9 April 2019
Losing ground every time a “life event” invades the working sphere. Considering every absence a crisis that is difficult to recover from. Watching the clock to decide whether a worker’s time belongs entirely to the company. These are all examples of 20th century practices. Practices that link to a reality that no longer exists.
According to recent research from Harvard, 73% of US workers are also caregivers: they provide care in the private sphere. They are mothers, fathers, children, siblings and friends.
These people are responsible for caring for others on a daily basis. Sometimes it feels more intense, other times less so. Relationships – and life in all its forms – have entered the workplace. But we haven’t mapped them yet: we look at them through a world that no longer exists. It’s becoming increasingly evident that we’re adapting corporate regulations and behaviors to something that’s obsolete. Things aren’t changing either: absences are seen as crises, clocks are used to assess workers and life is seen as an “anomaly”.
The result? Extremely high costs – some are visible, some are hidden.
The visible costs involve stress (between €300 – €500 billion per year worldwide), flat or declining productivity even as technology advances and a high turnover of staff when people leave due to being unable to “manage” their dual roles. The hidden costs related to the loss of talent and productivity are a result of companies pretending to ignore the life cycles of their people. Or maybe they actually ignore them?
The willingness to ignore the cycles of life of the people of this millennium is the only possible explanation for the way in which our approach to work is not evolving, consequently absorbing the cost of voluntary ignorance. The Harvard research data is clear (and also familiar to us):
1) An increasing number of families are “different”. The number of married couples is decreasing, while the number of single parent families and mixed family groups, for example several generations living together, is increasing.
2) The participation of women in the workplace is becoming essential to the survival of the entire economic system, and “much of the highly educated female workforce in the United States at one point or another ‘opts out, ratchets back, or redefines work,’ due to caregiving responsibilities”.
3) In 2013, 47% of middle age Americans were in a so-called “sandwich” situation caught between the care of their children and that of their parents. Intense needs that are not only about care and financial support, but also about emotional support.
At the same time, the business world is battling over talent management. How can we attract the most talented people, and how can we retain them? But the people that focus on caring for people’s wellbeing are not always the same that focus on talent management. HR teams are beginning to understand that people’s lives are increasingly complex and multi-dimensional, their needs are not only practical but increasingly human. But at the same time, they are continuing to attract workers by valuing solely their professional lives, as if they’re living in a vacuum.

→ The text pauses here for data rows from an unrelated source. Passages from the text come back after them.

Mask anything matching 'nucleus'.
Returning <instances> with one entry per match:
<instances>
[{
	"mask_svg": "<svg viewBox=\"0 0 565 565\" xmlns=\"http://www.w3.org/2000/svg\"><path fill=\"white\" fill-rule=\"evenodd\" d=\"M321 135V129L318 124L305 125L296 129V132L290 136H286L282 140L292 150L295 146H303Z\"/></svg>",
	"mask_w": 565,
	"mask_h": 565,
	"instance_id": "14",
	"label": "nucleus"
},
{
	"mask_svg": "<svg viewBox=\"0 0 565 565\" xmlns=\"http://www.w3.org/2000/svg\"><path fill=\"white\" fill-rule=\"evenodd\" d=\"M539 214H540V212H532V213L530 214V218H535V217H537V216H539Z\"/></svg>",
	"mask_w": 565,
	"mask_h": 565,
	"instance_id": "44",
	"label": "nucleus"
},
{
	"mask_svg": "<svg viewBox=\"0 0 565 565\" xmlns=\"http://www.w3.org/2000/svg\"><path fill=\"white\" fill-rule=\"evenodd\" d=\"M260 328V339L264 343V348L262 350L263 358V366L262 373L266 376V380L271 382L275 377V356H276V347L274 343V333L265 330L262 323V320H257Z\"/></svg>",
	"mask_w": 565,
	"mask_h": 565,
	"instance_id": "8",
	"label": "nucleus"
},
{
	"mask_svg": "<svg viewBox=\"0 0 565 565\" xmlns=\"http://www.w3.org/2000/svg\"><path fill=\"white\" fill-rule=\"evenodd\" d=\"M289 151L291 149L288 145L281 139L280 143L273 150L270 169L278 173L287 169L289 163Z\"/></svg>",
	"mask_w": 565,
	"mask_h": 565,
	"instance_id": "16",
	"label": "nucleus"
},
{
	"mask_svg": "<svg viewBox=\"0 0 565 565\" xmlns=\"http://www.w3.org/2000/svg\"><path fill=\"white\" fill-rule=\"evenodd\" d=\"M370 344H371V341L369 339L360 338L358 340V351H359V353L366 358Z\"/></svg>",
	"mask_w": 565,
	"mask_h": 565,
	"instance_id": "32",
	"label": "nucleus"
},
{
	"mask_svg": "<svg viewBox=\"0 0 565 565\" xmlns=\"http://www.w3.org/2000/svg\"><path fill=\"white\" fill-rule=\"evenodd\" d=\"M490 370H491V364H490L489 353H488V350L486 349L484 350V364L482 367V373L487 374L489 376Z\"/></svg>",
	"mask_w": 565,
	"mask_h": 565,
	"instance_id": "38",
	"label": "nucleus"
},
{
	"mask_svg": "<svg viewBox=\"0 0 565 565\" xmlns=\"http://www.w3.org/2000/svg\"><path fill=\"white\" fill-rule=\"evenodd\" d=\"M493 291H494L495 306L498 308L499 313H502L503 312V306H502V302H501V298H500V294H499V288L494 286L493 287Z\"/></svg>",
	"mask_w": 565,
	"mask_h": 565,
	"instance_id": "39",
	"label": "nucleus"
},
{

Companies often invest in dozens of benefits that workers don’t even know about – and if they do, they’re unlikely to change their perception of their employees. At the same time, corporations continue to ignore their people’s real life dimensions. We’re talking about those unexpected absences, the caregiving load that’s treated as an alien concept and the project delays that are confused with poor motivation. All of these elements weigh heavily on career decisions and progress. Just like they did in the last century.
How long can a company adhere to a reality-map that no longer exists? According to Professors Fuller and Raman, co-leads of the project “Managing the future of work” at Harvard:
“The return for companies that learn how to take care and recognize the caregiving dimensions of their people, will go far beyond the hiring of employees. They will gain the potential to create an important source of competitive advantage”.
And it is not just about providing a series of useful services. Of course, that’s important, but it’s not enough. It is a matter of changing perceptions and culture. The life dimension must be openly integrated into the work cycle design. Planned and predictable life stages planned alongside career stages. Joined together, just like they have been in our lives for a very long time.